Most analysts believe tanker earnings will stay in the doldrums for the first half of 2021 at least, with tonnage oversupply and reduced shipping demand during the coronavirus pandemic.
“I'm…expecting for all tankers essentially six to eight months of hardship,” shipbroker BRS head of research Andrew Wilson said.
“We're very, very, very conservative and bearish on our short-term outlook,” he said. “It's only really towards the end of the year that I start to see strength.”
Bin Salman Al Saud said Saudi Arabia was making the cut the help draw down inventories sharply in what should be considered as a goodwill gesture.
Red flag?
"On the other hand, it could also be viewed as a red flag in terms of what the actual underlying demand really is," said Fearnley Securities.
The investment bank added: "Assuming this is just a measure to ensure a swifter market rebalancing, the cut is certainly positive from an oil market point of view inventory draws now expected well in excess of 1m b/d for the first nine months of the year."
Fearnley added that while negative for tankers in the short-term due to lower volumes, it views the move as "a positive longer-term".
The cut sets the stage for a more sustained recovery down the road, analysts Espen Landmark Fjermestad, Peder Nicolai Jarlsby and Ulrik Mannhart said.
"We are also likely to see the inflection point of that sustained recovery earlier than what would have been the case should Opec+ maintain its current/expected trajectory," they added.

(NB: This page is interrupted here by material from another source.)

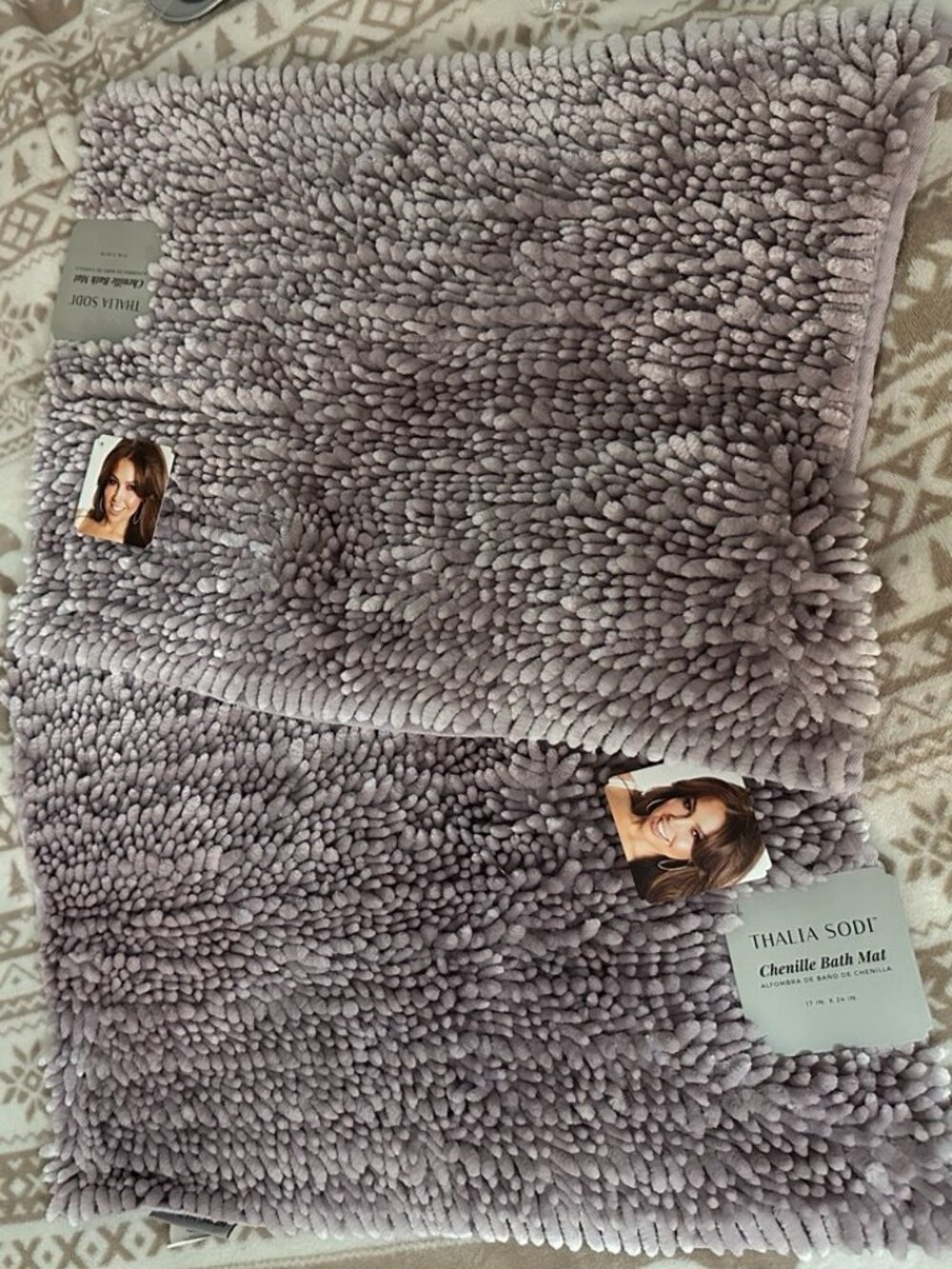 Thalia Sodi lavender chenille bath mats (set of 2)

"As such, we continue to see first-half headwinds which should turn to strong tailwinds on the latter half of 2021."
Saudis play the role of ‘guardian’
The unusual deal came after Opec and its Russia-led allies, also known as Opec+, failed to make progress during Monday’s virtual meeting over next month’s supply level.
Most in the negotiations had wanted to maintain their output amid renewed Covid-19 outbreaks in Europe, the US and some Asian countries, but Russia and Kazakhstan sought to pump 500,000 bpd more.
“There is still a lot more positivity in two to three months’ time as we get to spring and more vaccinations take place,” Gibson Shipbrokers research head Richard Matthews said.
“But pandemic in the short term has got worse, not better since the last Opec+ meeting [in December].”
In the end, Saudi Arabia managed to bring everyone on board by surprisingly cutting its own supply.
“What we are doing today is not a compromise, it’s not a little tweak,” Bin Salman Al Saud said. “We are doing it unilaterally.”
The official said his country made the move to help the global oil market continue to destock and fellow Opec+ members manage their budget issues.
“We are the guardian or the [oil] industry,” he added.
Opec+ will hold its next ministerial meeting on 4 March to discuss production levels from April and onwards.
Reduced floating storage
Prompt oil prices have received a boost from the Saudi reduction, keeping the futures curve in small backwardation.
This will provide incentives for oil firms to draw down their inventories at sea, but the destocking pace is affected by lacklustre demand during the pandemic.
“It's coming ashore, but…pretty slowly,” said Wilson, adding that he expected the oil markets to remain backwardated for “pretty much all of 2021”.
He suggested the stocks will continue to fall steadily for the next six months to levels seen at the beginning of 2020, close to the long-term historical average.
Clarksons Platou Securities estimated 84 VLCCs were used as floating storage as of Tuesday, down from 92 in early December and 110 in early November.
With shipowners still reluctant to scrap their old vessels, most tankers released from floating storage have returned to the charter market, resulting in severe oversupply.
“You not only lose cargos because oil in storage is replacing imports, but you also release the tonnage into the into the market,” Wilson said. “We expect [things] to be difficult over the short term.”